Tuesday, June 16, 2009

Sitting practice

On Sunday morning Gary and I went to a half day meditation retreat. Before I went I had been obsessing for two days about why it is wrong for me to be in my relationship. Sunday was also the four year anniversary of when Gary and I went on our first date. For some people four years doesn't seem like that much time. For me, it is an accomplishment to be in this relationship with a loving man who supports himself financially and supports me emotionally. So, my ego was especially loud this weekend letting me know what a bad idea it is for me to be in an intimate committed relationship with Gary. My ego-voice lets me know that that there is someone out there who I would be much happier with and that I need to dump Gary right now and go find him. My ego is strong and convincing and it is a challenge to me to not believe the story it is telling me and run with it.

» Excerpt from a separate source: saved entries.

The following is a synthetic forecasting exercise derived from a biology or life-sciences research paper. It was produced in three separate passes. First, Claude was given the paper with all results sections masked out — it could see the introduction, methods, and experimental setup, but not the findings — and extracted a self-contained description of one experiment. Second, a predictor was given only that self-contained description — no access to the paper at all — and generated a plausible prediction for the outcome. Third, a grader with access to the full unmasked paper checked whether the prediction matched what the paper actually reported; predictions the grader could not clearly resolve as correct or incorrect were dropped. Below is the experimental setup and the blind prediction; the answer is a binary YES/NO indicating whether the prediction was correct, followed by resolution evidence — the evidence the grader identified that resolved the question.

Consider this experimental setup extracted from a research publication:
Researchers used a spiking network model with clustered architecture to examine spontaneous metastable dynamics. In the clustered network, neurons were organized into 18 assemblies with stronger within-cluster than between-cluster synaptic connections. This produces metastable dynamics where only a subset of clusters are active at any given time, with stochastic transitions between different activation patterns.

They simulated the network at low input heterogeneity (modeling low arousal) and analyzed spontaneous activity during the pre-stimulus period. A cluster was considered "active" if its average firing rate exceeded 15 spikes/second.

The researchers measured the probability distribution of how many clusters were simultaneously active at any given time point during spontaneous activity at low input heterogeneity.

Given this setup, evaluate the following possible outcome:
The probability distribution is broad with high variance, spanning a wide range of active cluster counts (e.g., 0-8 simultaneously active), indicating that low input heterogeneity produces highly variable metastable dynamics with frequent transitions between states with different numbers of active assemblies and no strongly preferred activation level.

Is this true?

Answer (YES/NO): NO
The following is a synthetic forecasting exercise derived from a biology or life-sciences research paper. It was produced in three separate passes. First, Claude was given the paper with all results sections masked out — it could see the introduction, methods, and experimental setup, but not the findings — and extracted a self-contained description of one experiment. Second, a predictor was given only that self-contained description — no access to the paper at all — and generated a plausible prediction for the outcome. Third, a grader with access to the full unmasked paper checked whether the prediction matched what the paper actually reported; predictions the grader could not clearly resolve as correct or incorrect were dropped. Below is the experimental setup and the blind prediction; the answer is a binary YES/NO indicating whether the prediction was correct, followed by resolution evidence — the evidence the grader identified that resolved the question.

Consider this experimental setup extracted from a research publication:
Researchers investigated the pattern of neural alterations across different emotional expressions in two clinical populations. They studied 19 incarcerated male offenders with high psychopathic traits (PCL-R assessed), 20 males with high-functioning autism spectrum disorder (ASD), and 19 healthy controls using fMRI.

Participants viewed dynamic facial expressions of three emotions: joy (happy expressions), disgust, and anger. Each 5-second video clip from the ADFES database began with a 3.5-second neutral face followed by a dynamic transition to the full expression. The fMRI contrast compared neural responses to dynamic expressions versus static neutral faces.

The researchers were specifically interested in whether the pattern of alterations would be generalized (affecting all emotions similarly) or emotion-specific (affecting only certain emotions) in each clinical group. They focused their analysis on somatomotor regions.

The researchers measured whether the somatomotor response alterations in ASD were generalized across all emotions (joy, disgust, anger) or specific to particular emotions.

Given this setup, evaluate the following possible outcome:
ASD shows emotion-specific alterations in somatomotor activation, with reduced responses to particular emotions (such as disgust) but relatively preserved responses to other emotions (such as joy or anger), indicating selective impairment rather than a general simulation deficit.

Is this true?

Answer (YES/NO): YES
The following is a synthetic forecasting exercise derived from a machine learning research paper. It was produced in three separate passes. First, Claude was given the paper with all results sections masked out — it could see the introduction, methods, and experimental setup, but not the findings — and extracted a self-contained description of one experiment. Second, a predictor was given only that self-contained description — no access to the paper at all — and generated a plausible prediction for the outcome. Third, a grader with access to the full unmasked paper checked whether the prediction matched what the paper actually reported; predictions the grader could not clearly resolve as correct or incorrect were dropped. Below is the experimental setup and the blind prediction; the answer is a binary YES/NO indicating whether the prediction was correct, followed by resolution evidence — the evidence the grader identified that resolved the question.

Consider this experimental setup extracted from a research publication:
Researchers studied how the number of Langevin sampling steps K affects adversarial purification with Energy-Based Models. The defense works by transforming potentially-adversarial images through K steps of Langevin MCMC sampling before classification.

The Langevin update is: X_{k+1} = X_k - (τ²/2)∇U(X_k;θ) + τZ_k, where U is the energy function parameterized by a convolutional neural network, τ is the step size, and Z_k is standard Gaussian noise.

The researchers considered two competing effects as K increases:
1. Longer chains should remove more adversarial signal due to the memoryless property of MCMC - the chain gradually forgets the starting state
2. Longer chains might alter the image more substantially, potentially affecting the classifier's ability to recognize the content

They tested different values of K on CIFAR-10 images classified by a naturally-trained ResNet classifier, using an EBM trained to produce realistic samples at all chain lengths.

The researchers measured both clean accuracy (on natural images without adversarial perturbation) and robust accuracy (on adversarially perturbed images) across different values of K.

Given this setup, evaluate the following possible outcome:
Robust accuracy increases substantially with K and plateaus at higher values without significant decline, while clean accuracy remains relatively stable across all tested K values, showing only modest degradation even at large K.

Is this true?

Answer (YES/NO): NO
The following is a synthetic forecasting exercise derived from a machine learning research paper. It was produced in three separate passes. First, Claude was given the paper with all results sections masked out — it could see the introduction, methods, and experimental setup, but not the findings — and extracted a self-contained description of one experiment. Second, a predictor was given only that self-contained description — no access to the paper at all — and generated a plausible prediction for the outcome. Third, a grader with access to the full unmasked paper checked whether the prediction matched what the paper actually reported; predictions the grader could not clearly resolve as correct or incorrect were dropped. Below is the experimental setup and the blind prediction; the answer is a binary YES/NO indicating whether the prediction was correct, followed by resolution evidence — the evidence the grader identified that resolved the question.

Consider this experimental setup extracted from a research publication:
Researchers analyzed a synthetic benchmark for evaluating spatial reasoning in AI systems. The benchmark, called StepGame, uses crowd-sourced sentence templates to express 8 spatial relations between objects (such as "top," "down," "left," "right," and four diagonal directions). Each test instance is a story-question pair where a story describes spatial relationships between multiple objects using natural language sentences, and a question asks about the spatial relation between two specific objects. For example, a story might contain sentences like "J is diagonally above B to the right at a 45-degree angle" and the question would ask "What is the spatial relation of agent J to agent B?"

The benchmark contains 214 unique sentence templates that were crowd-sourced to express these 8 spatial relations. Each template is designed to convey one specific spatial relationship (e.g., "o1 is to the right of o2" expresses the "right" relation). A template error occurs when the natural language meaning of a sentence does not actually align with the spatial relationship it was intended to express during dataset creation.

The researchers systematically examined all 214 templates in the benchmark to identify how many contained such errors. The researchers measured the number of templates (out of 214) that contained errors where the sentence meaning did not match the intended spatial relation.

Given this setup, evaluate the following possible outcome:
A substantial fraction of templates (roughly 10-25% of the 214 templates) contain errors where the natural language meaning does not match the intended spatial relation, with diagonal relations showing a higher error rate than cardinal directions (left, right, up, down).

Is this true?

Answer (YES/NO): NO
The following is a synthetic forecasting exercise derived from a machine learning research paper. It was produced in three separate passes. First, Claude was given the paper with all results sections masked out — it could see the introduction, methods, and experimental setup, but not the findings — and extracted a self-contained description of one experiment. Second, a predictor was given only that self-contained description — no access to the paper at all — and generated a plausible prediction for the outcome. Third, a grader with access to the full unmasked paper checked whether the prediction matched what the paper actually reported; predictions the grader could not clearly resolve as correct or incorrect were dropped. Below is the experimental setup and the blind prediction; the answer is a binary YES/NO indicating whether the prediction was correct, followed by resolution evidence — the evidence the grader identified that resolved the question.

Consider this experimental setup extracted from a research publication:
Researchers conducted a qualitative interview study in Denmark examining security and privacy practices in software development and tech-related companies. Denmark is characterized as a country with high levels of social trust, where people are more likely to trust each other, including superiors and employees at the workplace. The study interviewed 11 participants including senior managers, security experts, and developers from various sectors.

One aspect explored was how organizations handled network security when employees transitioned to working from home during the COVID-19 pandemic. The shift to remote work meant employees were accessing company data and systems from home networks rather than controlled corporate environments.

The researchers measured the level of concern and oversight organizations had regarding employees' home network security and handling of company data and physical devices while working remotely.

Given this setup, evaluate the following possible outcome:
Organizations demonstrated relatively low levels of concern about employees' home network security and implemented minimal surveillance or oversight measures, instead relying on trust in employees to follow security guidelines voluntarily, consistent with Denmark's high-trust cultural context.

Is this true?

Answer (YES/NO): YES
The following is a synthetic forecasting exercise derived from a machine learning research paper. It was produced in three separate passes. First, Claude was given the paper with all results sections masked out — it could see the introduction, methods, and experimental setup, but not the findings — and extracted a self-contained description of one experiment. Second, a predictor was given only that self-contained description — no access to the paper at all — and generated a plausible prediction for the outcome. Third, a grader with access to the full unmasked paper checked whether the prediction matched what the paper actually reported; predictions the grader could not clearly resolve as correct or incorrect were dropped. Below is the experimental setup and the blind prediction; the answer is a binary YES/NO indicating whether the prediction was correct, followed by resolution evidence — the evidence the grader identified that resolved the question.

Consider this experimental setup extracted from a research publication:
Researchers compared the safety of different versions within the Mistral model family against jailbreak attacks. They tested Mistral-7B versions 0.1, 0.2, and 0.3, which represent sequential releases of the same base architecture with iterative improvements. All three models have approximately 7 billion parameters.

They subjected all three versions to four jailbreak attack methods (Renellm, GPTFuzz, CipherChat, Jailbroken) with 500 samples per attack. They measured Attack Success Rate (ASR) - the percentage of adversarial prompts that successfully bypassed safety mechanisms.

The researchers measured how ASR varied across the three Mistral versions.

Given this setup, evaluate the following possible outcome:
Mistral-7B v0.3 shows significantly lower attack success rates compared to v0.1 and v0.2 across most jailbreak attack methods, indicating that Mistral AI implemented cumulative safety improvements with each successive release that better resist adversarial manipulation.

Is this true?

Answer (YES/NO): NO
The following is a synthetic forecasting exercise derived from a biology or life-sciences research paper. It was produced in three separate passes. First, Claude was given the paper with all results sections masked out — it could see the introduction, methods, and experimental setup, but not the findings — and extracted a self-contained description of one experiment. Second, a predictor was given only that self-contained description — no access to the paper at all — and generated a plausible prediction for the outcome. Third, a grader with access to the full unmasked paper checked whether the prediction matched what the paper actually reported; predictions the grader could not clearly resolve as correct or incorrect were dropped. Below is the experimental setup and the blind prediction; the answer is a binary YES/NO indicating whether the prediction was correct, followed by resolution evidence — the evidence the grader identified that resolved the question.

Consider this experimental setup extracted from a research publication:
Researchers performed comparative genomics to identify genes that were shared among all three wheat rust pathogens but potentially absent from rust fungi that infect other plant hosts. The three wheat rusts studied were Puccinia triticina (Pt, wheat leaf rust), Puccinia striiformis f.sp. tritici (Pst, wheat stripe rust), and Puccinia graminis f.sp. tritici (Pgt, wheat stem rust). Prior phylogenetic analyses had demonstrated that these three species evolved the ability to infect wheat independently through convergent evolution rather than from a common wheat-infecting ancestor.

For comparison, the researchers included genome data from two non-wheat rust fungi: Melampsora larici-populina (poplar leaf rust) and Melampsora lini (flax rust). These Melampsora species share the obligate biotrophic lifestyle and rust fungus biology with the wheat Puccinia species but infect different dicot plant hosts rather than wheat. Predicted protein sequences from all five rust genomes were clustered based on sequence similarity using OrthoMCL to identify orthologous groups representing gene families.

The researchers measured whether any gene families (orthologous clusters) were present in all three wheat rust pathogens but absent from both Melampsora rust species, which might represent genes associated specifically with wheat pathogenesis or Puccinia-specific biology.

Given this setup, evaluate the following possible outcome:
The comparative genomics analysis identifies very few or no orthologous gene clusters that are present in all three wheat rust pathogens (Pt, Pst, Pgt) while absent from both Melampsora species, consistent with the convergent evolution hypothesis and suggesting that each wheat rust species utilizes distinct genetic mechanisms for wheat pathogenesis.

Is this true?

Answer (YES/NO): NO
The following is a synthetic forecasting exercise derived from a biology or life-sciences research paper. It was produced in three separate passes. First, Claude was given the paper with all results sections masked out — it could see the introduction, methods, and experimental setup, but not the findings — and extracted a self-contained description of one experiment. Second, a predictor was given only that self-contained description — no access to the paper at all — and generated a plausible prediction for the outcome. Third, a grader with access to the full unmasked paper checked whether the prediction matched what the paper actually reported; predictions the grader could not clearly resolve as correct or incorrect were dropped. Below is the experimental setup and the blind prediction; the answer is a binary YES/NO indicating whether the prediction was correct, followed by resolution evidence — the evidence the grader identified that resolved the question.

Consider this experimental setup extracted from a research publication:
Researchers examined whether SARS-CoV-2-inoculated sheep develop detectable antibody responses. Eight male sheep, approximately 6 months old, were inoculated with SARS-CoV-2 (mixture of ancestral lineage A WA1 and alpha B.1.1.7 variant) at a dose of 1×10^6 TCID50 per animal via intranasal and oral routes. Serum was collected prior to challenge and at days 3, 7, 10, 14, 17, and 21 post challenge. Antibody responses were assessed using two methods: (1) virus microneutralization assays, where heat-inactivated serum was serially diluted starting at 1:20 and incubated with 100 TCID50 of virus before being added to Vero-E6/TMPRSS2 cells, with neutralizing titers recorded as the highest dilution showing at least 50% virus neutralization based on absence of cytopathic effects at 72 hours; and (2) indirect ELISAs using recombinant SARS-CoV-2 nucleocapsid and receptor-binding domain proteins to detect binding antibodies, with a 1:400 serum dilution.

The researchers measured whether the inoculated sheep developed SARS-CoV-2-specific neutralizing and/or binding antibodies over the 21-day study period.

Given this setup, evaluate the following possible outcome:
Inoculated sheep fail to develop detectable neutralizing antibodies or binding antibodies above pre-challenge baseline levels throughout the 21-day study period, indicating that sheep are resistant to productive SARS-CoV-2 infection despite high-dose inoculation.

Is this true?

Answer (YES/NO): NO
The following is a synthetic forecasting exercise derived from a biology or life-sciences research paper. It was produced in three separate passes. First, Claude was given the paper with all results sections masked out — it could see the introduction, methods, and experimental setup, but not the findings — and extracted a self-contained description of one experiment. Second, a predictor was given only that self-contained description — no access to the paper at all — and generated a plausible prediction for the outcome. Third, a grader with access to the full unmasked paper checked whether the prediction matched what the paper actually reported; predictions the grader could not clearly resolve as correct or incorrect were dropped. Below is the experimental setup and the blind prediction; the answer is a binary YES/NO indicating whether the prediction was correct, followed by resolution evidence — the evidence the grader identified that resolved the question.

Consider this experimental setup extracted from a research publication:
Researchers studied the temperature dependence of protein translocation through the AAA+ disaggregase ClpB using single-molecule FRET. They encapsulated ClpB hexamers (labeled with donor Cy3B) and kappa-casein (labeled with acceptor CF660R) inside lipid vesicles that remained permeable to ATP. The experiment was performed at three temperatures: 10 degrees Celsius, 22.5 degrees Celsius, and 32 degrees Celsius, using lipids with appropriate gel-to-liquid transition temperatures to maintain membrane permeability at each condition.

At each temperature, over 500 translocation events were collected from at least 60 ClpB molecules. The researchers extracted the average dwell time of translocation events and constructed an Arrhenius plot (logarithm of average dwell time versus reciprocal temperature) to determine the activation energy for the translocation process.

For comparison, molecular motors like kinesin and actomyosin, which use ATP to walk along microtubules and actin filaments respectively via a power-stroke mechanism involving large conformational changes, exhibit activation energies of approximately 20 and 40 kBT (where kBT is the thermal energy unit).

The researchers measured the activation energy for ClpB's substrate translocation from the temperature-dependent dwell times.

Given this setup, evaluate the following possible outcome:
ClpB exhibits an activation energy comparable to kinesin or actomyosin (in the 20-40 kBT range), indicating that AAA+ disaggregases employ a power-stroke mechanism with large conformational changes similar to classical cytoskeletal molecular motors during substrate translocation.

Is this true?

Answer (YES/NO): NO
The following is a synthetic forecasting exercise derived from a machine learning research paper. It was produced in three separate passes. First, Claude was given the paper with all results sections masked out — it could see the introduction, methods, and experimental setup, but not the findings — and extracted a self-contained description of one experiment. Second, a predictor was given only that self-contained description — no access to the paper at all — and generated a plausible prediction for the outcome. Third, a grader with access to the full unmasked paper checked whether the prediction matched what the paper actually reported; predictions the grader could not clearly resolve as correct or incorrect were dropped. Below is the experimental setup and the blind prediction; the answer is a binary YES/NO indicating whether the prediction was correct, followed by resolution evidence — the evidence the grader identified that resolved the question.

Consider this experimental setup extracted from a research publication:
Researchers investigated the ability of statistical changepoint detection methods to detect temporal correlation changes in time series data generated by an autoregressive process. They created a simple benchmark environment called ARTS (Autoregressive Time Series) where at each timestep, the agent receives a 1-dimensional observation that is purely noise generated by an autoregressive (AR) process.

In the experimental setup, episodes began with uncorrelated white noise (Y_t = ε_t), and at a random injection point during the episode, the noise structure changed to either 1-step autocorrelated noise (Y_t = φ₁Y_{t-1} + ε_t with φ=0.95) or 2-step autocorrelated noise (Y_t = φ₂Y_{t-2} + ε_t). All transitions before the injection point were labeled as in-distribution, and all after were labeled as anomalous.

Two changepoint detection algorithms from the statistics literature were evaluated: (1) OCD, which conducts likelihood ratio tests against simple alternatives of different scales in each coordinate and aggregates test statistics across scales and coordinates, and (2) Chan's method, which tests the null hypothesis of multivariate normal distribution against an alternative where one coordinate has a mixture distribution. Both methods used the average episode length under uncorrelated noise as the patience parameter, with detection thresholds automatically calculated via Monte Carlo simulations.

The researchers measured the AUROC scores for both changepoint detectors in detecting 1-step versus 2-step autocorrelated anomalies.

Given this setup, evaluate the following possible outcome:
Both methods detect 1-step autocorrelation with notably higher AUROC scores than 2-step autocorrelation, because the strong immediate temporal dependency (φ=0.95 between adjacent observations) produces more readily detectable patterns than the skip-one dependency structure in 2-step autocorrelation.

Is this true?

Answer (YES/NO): NO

Going into the retreat I was agitated and anxious. The retreat was led by vippassana teacher and yoga teacher Terry Ray. She is a heartful person and wise teacher who I feel great love for. We meditated for an hour, then did yoga for 90 minutes, then meditated either sitting or walking for another hour. We ended with a sharing circle about what spiritual practice brings to our lives and what are our obstacles to practicing more in our daily lives. It was a powerful morning for me and the combination of meditation and yoga is joyous. Four hours of practice brought me to a greater place of presence in mind and body. My heart was open to myself and to Gary. I notice that consistent practice gives me the strength to dissern my ego's voice more readily. I can more easily interrupt its story and center myself. I am less reactive to my own ego. I want to recommend beginning a regular spiritual practice. Chose a time to sit and a focus. It could be your breath or a phrase or gazing at a candle. Sit for one minute at first if you want to. The idea is to show up for yourself and honor the source inside of you that you are, with time and energy. Regular practice makes it easier to accept what is without resisting so much. Suffering is caused by resisting what is. If you already practice think about the benefits it brings you in daily life and acknowledge yourself for your practice. If you've practiced before and aren't now think about recommitting. It is often when we want to sit the least that we need it the most. Start with something doable and follow through. I support you in using some of your time to nurture the still small voice within you which reveals itself in silence. Meditation supports presence in a way that nothing else I've found does. I am so grateful to my meditation practice for the insights it brings to me in my daily life, and the support it gives me in being more of all that I am. May it be that for you, too.